Taking readers from the nineteenth century to today, Emily Sigalow traces the history of these two traditions in America and explains how they came together. She argues that the distinctive social position of American Jews led them to their unique engagement with Buddhism, and describes how they incorporate aspects of both Judaism and Buddhism into their everyday lives. Drawing on a wealth of original in-depth interviews conducted across the nation, Sigalow explores how Jewish American Buddhists experience their dual religious identities. She reveals how Jewish Buddhists confound prevailing expectations of minority religions in America. Rather than simply adapting to the majority religion, Jews and Buddhists have borrowed and integrated elements from each other, and in doing so they have left an enduring mark on the American consciousness.
American JewBu highlights the leading role that American Jews have played in the popularization of meditation and mindfulness in the United States, and the profound impact that these two venerable traditions have had on one another.
PUBLISHERS WEEKLY
Sigalow, sociologist and executive director at the UJA-Federation of New York, uses fresh sociological concepts to shed light on the relationship of contemporary American Buddhism and Judaism in America in this probing debut. She begins by reclaiming the idea of religious syncretism, describing religious mixing without judgment about authenticity of religious contents.

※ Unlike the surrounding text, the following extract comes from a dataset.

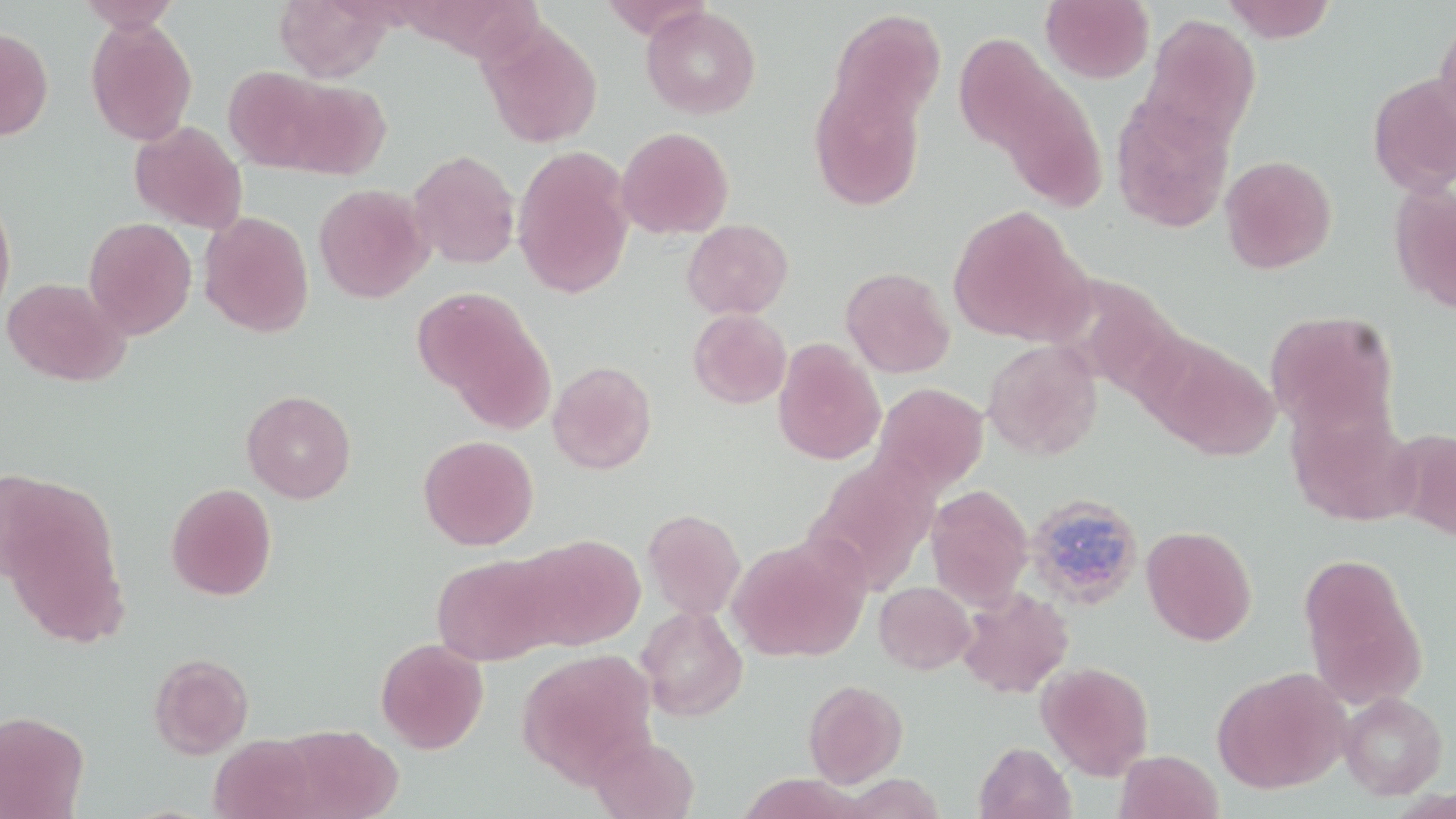
Approximate bounding boxes as [x1, y1, x2, y2] in pixels. Uninfected red blood cell locations: [75, 0, 182, 32], [273, 0, 393, 82], [599, 0, 713, 40], [1041, 0, 1154, 83], [1221, 0, 1336, 42], [640, 6, 761, 119], [829, 10, 947, 127], [1140, 13, 1262, 150], [1434, 15, 1456, 136], [85, 18, 197, 146], [477, 19, 604, 149], [0, 27, 54, 141], [953, 32, 1057, 156], [223, 66, 330, 171], [1367, 73, 1456, 196], [281, 78, 392, 179], [808, 78, 926, 211], [999, 80, 1109, 212], [1110, 94, 1235, 234], [129, 120, 248, 234], [616, 127, 734, 239], [512, 146, 634, 298], [407, 149, 520, 269], [1219, 155, 1337, 274], [1389, 180, 1456, 312], [313, 183, 433, 303], [0, 196, 16, 317], [947, 206, 1088, 345], [199, 210, 315, 338], [84, 217, 197, 339], [682, 219, 793, 319], [841, 266, 955, 378], [2, 277, 129, 386], [1071, 282, 1185, 402], [418, 291, 555, 428], [688, 308, 792, 409], [1265, 310, 1398, 434], [1147, 338, 1279, 460], [982, 339, 1103, 460], [773, 340, 886, 465], [547, 360, 656, 474], [873, 382, 990, 494], [241, 390, 356, 504], [1286, 399, 1416, 526], [1392, 428, 1456, 541], [418, 434, 539, 550], [1, 480, 126, 640], [165, 482, 277, 600], [926, 484, 1033, 610], [642, 508, 746, 620], [1141, 525, 1258, 646], [516, 534, 647, 651], [728, 534, 870, 663], [432, 553, 558, 666], [1300, 554, 1426, 707], [874, 581, 976, 674], [956, 587, 1074, 698], [636, 604, 748, 722], [375, 637, 489, 753], [516, 649, 657, 786], [149, 652, 254, 759], [1036, 661, 1154, 780], [1212, 667, 1349, 794], [803, 679, 908, 788], [1338, 691, 1448, 800], [0, 710, 89, 819], [278, 722, 402, 817], [589, 734, 700, 819], [208, 735, 322, 819], [974, 741, 1076, 819], [1115, 750, 1224, 819]. Plasmodium ovale-infected red blood cell locations: [1022, 491, 1144, 611]. Slide-level diagnosis: Plasmodium ovale. Image is 1456×819 pixels. May-Grünwald-Giemsa-stained preparation. Thin blood film. 1000x magnification. Single field of view. Light microscopy.Name the cell type shown.
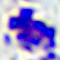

Sigalow's work openly contests this "pejorative" understanding of syncretism and "challenges the dominant paradigm within sociology that suggests that religions adapt and change in this country by assimilating into the majority, and taking on the characteristics and organizational forms of liberal Protestantism." She argues that "Jewish social location" as a "distinctively left-liberal, urban, secular, and upper-middle-class religious minority" was similar to that of American Buddhism, allowing for distinctive and fruitful interactions throughout the 19th century. Her extremely close focus at times misses larger forces at work specifically the overall decline of institutional religion over the past century, which has allowed beliefs and practices to mix. Nonetheless, Sigalow detailed investigation offers new insights about the mechanisms by which religions evolve in multireligious America.